## Provided data
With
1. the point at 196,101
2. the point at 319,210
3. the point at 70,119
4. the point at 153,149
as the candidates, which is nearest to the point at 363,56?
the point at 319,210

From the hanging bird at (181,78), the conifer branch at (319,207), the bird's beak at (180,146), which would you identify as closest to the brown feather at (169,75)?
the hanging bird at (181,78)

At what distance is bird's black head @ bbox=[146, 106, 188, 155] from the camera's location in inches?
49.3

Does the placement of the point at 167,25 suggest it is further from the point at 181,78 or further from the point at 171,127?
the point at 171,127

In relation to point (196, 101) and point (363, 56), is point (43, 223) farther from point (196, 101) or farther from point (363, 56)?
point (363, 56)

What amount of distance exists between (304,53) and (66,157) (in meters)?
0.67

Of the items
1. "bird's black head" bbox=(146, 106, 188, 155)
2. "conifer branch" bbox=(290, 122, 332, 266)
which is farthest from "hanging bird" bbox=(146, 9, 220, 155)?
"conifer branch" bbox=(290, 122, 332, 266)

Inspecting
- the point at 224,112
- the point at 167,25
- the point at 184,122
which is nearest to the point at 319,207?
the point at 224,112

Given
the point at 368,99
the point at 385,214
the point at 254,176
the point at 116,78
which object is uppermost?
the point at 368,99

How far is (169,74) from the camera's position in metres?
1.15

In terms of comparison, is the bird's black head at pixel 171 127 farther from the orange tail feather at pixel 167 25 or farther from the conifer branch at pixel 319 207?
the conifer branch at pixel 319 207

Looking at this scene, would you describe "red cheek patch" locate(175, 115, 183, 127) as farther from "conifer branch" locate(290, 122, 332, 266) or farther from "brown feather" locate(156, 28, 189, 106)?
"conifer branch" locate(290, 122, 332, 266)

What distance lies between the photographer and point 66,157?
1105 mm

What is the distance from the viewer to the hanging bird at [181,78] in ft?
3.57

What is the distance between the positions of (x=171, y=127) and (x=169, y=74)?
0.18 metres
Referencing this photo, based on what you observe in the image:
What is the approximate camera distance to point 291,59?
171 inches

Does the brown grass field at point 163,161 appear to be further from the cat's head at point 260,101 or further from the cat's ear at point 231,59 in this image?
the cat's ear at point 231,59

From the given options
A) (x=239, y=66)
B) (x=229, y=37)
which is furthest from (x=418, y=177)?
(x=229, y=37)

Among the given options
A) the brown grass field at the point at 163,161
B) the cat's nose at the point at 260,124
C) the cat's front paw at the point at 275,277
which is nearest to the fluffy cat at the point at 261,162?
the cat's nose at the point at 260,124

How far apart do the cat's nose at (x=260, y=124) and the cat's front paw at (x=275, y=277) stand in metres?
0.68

## What to work on
Set down every line of the listing above again, exactly as given.

## Completed exercise
With
1. the point at 196,101
2. the point at 319,210
3. the point at 70,119
4. the point at 153,149
as the candidates, which is nearest to the point at 363,56?
the point at 319,210

From the hanging bird at (181,78), the conifer branch at (319,207), the bird's beak at (180,146), which would you identify as closest to the brown feather at (169,75)?
the hanging bird at (181,78)

At what distance is bird's black head @ bbox=[146, 106, 188, 155] from the camera's location in inches?
49.3

Does the placement of the point at 167,25 suggest it is further from the point at 181,78 or further from the point at 171,127?
the point at 171,127

In relation to point (196, 101) and point (363, 56), is point (43, 223) farther from point (196, 101) or farther from point (363, 56)?
point (363, 56)

What amount of distance exists between (304,53) and (66,157) (in meters)?
0.67

Of the items
1. "bird's black head" bbox=(146, 106, 188, 155)
2. "conifer branch" bbox=(290, 122, 332, 266)
which is farthest from "hanging bird" bbox=(146, 9, 220, 155)?
"conifer branch" bbox=(290, 122, 332, 266)

Inspecting
- the point at 224,112
- the point at 167,25
- the point at 184,122
which is nearest to the point at 319,207?
the point at 224,112

Given
the point at 368,99
the point at 385,214
the point at 254,176
the point at 116,78
which object is uppermost?
the point at 368,99

How far is (169,74) from the camera's position in metres?
1.15

In terms of comparison, is the bird's black head at pixel 171 127 farther from the orange tail feather at pixel 167 25 or farther from the conifer branch at pixel 319 207?
the conifer branch at pixel 319 207

Looking at this scene, would you describe "red cheek patch" locate(175, 115, 183, 127) as farther from "conifer branch" locate(290, 122, 332, 266) or farther from "brown feather" locate(156, 28, 189, 106)?
"conifer branch" locate(290, 122, 332, 266)

What distance lies between the photographer and point 66,157?
1105 mm

What is the distance from the viewer to the hanging bird at [181,78] in ft?
3.57

What is the distance between the positions of (x=171, y=127) and (x=169, y=74)?
0.18 metres
Referencing this photo, based on what you observe in the image:
What is the approximate camera distance to point 291,59?
171 inches

Does the brown grass field at point 163,161 appear to be further from the cat's head at point 260,101 or further from the cat's ear at point 231,59 in this image?
the cat's ear at point 231,59

From the given options
A) (x=239, y=66)
B) (x=229, y=37)
which is furthest from (x=418, y=177)?
(x=229, y=37)

Among the given options
A) the brown grass field at the point at 163,161
B) the cat's nose at the point at 260,124
C) the cat's front paw at the point at 275,277
which is nearest to the fluffy cat at the point at 261,162?
the cat's nose at the point at 260,124

How far apart do the cat's nose at (x=260, y=124) and the cat's front paw at (x=275, y=277) stand in metres?
0.68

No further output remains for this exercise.